Tim Hortons Post Gains on Pressure From U.S. Hedge Fund
Tim Hortons Inc. (THI), the biggest donut and coffee chain in Canada, gained the most in almost two years after an activist hedge fund pressured it to scale back a U.S. expansion and spin its real estate into an investment trust.
Highfields Capital Management LP raised its stake in the company to 4 percent, worth about C$346 million ($343 million), the shareholder said in a statement. Highfields, based in Boston, said it met Tim Hortons management in March to address ways to increase shareholder value, including demanding that the company recapitalize.
Highfields is pressuring the company, whose stock is unchanged over the past year, to shake up its U.S. expansion strategy or pull out of that market. It’s also calling for the company to spin off its retail assets into a real estate investment trust, as Canadian grocer Loblaw Cos. (L) plans this year. Tim Hortons stock could top $100 within one and a half years of spinning its real estate into a REIT, Highfields said.

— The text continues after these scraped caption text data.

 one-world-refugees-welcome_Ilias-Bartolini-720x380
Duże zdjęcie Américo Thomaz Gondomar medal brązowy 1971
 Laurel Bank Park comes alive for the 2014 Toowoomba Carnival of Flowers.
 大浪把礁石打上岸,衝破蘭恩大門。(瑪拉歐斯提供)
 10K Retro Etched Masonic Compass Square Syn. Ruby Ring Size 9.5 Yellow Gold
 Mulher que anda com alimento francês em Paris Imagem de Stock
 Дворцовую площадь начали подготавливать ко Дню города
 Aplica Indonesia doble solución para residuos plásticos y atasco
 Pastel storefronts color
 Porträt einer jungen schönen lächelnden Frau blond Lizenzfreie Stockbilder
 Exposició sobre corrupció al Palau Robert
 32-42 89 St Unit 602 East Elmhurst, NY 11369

“We believe a unique opportunity exists for Tim Hortons to create material shareholder value by recapitalizing the company and taking advantage of today’s historically low interest rates,” Daniel Farb, managing director of Highfields, said in the letter to Paul House, chief executive officer of Tim Hortons. “When we discussed the opportunity to recapitalize the business or the potential for a REIT, the answers you gave us were not satisfying.”

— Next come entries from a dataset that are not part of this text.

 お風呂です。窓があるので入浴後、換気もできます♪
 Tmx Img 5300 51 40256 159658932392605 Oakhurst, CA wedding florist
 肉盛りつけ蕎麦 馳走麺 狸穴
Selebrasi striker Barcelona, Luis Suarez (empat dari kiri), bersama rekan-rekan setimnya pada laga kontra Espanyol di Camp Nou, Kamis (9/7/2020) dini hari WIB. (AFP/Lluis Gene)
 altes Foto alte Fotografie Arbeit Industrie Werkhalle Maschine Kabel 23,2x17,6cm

Tim Hortons, based in Oakville, Ontario, gained 4 percent to C$56.77 at 4:12 p.m. in Toronto, the most since Aug. 11, 2011. It earlier rose 5.9 percent. The company has gained 0.8 percent in the past year.
“We are focused on continuing our track record of creating shareholder value and always welcome constructive dialogue with our shareholders,” Tim Hortons spokesman Scott Bonikowsky said in an email. “We don’t comment on specific conversations.”